WHAT THIS TASK INVOLVES: Reproduce the lines of the material starting with the line containing "Is the prayer" and going on through the line containing "Which of the", with "red fabric drape" changed to "red cloth drape" and nothing else altered. Give only those lines.

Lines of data
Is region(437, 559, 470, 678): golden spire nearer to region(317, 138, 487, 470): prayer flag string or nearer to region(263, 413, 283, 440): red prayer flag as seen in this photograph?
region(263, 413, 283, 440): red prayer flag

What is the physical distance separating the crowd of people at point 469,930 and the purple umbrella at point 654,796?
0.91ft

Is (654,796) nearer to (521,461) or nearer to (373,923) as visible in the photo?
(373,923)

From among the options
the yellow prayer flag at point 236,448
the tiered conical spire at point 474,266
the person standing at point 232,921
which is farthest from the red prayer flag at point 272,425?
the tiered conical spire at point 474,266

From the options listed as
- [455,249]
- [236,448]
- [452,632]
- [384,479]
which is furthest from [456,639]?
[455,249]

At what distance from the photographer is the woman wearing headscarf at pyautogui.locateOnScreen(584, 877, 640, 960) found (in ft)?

==

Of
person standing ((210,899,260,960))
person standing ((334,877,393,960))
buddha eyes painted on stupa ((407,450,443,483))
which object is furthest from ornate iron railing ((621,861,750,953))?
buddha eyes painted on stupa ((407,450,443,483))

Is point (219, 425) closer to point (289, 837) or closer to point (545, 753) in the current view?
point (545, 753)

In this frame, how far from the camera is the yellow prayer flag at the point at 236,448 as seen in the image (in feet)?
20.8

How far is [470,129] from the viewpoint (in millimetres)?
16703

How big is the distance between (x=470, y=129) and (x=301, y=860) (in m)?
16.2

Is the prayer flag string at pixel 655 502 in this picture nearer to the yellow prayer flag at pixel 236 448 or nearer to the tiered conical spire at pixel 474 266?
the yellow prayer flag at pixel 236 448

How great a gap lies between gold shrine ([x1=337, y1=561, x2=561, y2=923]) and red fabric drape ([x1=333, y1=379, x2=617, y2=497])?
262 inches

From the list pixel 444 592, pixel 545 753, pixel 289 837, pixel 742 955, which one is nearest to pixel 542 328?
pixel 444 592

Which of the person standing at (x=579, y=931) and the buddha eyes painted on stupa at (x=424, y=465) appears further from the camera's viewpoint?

FULL ANSWER:
Is the prayer flag string at pixel 655 502 in this picture nearer to the yellow prayer flag at pixel 236 448 or nearer to the tiered conical spire at pixel 474 266?
the yellow prayer flag at pixel 236 448

How great a gap lies between gold shrine ([x1=337, y1=561, x2=561, y2=923]) and red cloth drape ([x1=333, y1=379, x2=617, y2=497])?
262 inches

From the list pixel 444 592, pixel 545 753, pixel 289 837, pixel 742 955, which one is nearest to pixel 542 328?
pixel 444 592

Which of the person standing at (x=579, y=931) and the buddha eyes painted on stupa at (x=424, y=465) appears further from the camera's viewpoint?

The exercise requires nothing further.